Wirf mal das Stöckchen rüber!

ovit, 31. January 2007

Die Beantwortung von Fragebögen scheint dem Menschen von Natur aus im Blut zu liegen. Nachdem eine kurze Hemmschwelle überwunden und mit dem Ausfüllen eines Fragebogen begonnen wurde, wird alles was möglich ist, angekreuzt und ausgefüllt und mit bestem Gewissen beantwortet. Als Ausnahme muss das Befüllen von Amtsformularen gelten. Die sehen zwar manchmal aus wie Fragebögen und werden mit ähnlichem Unwissen ausgefüllt, haben einen unterirdischen Spaßfaktor und sind eher ein Horrortrip.

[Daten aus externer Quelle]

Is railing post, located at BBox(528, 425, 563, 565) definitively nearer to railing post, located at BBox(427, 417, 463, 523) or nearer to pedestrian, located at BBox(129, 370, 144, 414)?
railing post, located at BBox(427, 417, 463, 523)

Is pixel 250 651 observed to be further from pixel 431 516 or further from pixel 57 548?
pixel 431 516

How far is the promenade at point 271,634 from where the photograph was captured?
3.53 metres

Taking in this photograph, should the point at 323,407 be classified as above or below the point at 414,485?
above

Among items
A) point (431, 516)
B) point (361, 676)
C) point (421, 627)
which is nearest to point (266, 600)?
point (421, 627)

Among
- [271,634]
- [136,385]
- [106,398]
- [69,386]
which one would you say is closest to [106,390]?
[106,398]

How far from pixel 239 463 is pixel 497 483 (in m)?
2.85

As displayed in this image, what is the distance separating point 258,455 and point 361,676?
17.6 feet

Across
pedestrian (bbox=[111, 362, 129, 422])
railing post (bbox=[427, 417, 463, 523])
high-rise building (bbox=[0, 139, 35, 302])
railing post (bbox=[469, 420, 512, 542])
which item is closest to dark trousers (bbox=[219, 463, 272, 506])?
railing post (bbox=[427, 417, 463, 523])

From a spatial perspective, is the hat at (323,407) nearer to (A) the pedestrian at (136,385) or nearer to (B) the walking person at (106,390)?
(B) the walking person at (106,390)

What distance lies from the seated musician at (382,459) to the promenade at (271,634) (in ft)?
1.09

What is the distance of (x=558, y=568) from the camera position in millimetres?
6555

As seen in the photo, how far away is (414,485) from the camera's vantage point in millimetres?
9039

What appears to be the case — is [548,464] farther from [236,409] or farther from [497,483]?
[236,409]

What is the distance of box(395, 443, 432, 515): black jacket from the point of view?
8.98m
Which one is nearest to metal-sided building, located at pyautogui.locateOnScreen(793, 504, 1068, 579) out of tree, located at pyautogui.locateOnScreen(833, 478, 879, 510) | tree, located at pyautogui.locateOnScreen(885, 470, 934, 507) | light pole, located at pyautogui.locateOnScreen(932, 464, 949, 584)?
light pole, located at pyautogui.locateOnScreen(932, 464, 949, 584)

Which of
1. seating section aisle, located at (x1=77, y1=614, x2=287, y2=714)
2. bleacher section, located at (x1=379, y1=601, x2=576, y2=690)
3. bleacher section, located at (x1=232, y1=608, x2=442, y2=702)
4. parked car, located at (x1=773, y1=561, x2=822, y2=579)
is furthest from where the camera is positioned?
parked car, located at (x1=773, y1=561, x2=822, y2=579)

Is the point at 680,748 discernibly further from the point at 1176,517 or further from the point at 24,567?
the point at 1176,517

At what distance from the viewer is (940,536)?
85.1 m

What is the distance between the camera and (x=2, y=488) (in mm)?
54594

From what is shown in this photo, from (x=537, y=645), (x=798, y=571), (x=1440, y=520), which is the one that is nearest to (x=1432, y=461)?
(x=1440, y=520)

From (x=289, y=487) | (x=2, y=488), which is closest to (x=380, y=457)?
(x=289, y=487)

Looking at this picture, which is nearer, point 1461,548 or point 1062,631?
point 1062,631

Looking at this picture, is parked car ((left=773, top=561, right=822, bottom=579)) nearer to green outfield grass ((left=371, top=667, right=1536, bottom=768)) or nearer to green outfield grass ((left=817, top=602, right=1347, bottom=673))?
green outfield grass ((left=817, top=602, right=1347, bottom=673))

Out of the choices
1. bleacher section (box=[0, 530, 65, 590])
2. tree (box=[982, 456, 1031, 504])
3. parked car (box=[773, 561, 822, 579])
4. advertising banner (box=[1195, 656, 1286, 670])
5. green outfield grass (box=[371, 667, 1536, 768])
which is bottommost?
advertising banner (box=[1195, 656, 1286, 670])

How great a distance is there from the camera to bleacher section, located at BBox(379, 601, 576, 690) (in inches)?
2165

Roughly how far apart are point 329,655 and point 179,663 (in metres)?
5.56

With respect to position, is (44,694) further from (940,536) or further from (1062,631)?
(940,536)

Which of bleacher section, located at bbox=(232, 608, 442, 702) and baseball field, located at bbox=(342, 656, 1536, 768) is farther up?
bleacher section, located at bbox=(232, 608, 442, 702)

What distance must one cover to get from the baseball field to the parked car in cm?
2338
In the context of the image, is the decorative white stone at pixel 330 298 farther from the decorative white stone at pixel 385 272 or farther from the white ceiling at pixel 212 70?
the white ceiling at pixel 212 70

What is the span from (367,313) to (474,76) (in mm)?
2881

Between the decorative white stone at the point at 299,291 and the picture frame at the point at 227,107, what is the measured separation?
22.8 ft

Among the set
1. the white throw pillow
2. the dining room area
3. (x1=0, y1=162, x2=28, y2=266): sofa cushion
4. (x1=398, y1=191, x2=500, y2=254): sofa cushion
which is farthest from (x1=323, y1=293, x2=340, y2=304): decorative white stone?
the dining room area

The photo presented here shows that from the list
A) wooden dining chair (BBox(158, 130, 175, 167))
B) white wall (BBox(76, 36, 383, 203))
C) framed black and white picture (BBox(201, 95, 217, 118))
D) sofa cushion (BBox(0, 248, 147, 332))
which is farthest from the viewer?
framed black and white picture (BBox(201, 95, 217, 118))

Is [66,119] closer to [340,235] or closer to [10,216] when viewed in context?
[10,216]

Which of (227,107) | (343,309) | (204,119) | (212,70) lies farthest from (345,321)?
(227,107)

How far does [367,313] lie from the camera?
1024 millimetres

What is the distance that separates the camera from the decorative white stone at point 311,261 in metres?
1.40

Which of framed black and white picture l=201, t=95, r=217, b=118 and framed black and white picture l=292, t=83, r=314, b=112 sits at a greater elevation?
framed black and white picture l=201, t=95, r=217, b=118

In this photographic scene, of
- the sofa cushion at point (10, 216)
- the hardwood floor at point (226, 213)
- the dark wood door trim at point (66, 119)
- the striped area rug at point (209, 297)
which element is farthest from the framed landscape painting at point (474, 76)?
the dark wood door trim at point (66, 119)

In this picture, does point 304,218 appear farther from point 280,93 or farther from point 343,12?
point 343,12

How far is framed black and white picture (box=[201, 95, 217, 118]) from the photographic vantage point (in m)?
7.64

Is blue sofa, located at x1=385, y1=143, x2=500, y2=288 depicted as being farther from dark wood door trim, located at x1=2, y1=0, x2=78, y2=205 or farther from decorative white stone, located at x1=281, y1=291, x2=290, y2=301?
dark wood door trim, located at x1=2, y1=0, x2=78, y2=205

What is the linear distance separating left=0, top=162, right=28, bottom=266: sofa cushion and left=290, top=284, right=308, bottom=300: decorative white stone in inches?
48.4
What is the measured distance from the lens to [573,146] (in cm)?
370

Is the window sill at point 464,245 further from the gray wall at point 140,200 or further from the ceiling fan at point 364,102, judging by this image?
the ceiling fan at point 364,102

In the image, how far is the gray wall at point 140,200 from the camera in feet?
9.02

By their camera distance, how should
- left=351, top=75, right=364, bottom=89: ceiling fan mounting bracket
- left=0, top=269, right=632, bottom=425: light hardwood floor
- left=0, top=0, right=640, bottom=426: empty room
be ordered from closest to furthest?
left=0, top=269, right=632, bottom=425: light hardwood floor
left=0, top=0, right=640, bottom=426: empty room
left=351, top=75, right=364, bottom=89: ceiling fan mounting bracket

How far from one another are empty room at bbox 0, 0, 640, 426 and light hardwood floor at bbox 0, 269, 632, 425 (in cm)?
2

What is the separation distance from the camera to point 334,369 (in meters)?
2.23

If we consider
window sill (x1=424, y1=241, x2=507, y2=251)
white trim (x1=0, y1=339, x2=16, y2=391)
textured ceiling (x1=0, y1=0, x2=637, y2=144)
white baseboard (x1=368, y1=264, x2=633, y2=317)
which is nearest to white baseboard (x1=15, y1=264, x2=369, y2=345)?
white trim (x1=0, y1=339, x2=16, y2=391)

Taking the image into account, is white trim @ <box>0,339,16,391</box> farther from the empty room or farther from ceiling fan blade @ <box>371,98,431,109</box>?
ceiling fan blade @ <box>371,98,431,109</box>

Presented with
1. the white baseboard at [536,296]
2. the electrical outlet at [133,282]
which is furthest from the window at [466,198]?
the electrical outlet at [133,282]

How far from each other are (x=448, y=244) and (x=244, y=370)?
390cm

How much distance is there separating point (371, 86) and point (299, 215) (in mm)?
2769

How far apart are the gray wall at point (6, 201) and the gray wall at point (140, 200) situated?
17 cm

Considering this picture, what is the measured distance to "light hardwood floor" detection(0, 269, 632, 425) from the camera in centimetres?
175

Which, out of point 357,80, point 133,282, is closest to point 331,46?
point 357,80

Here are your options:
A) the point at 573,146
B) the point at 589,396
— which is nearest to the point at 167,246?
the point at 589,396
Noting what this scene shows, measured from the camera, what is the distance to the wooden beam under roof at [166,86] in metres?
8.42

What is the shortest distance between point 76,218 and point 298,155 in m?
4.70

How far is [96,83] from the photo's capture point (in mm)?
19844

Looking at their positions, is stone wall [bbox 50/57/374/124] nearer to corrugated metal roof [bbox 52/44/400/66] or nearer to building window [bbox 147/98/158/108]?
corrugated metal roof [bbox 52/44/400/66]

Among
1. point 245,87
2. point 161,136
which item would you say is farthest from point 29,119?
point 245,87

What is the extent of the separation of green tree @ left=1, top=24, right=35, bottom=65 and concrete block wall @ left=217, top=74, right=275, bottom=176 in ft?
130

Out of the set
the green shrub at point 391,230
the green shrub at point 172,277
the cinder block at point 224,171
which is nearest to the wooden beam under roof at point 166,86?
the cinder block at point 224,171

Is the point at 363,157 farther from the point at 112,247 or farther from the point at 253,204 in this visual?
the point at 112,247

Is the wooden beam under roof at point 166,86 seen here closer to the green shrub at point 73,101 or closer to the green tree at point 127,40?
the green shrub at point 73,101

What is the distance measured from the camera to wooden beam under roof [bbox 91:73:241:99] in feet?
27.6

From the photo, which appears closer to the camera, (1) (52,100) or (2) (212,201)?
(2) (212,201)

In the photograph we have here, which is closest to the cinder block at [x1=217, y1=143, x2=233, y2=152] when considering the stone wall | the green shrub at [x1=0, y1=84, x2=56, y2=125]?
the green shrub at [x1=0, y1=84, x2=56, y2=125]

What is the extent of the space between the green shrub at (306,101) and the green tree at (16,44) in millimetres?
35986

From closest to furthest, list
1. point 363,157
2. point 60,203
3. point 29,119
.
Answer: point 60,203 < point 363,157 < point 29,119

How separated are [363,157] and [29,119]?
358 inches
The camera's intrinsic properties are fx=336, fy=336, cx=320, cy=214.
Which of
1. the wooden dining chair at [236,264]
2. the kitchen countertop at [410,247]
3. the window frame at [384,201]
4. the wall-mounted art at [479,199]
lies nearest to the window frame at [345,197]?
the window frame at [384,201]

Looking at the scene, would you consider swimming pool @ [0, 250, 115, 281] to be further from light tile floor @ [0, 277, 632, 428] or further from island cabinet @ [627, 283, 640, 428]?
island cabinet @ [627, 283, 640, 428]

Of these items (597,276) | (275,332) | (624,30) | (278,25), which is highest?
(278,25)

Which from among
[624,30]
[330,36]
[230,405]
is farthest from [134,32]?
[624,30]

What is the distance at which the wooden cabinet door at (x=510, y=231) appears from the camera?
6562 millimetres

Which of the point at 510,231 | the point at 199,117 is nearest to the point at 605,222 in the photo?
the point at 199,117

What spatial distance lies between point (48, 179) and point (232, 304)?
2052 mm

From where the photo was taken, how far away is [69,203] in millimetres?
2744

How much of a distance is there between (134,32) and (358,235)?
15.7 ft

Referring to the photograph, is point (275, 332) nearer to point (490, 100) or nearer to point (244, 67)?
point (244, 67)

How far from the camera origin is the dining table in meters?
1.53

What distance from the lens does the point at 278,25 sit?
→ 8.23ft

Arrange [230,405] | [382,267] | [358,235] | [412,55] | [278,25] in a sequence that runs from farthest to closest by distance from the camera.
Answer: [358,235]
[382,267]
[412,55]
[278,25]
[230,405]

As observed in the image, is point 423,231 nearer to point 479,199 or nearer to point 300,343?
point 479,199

Um die eigenen Antworten aber auch richtig einzuschätzen, bringt ein Fragebogen auch nur dann etwas, wenn möglichst viele ihn ausfüllen. Das ist wie in der Marktforschung. Da befragt man zur Sonntagsfrage nicht nur eine Person, sondern eher mal lieber ein paar Hundert. Das nennt man dann repräsentative Umfrage. Darum enden diese neuen, digitalen Fragebögen üblicherweise mit der Frage, wer denn noch bitte die eben gerade beantworteten Fragen beantworten soll. Bis hierhin kann man über die Blödheit der Fragen, die Unlust in den Antworten und die Unsinnigkeit des Weiterreichens schimpfen, doch dann landen alle Menschen üblicherweise in der Tierwelt. Da wird der Fragebogen nicht von dem Herrn XY übernommen oder man hat ihn nicht bei Frau YX gefunden sondern man bekommt STÖCKCHEN zugeworfen. Und die hebt man dann auf, abgerichtet wie man ist, aber bringt dieses eben nicht zurück (Hunde können sowas!) sondern kaut lieber selbst etwas auf diesem STÖCKCHEN herum, um es am Ende wieder weg zu schmeißen, also zu den nächsten Menschen, die auf Hund machen.

Das ist mittlerweile so ein geflügeltes Wort und so von der breiten Masse akzeptiert, dass das Schneeballsystem in der Fachsprache schon in Stöckchensystem umbenannt wurde. Denn darauf fällt der abgerichtete Hund Mensch wieder herein. Bei dem Wort Schneeballsystem läuten direkt die Alarmglocken, liegt irgendwo aber so ein STÖCKCHEN herum, hebt er es schnell auf und wirft es an mindestens fünf Leute weiter. Denn wenn man das nicht macht, dann passiert in den nächsten 48 Stunden ein Unglück, das Konto wird zum Beispiel ausgeraubt, oder ein Kind stirbt in Afrika, oder die Hunde übernehmen die Kontrolle über die Menschheit. Verübeln würde ich es ihnen nicht.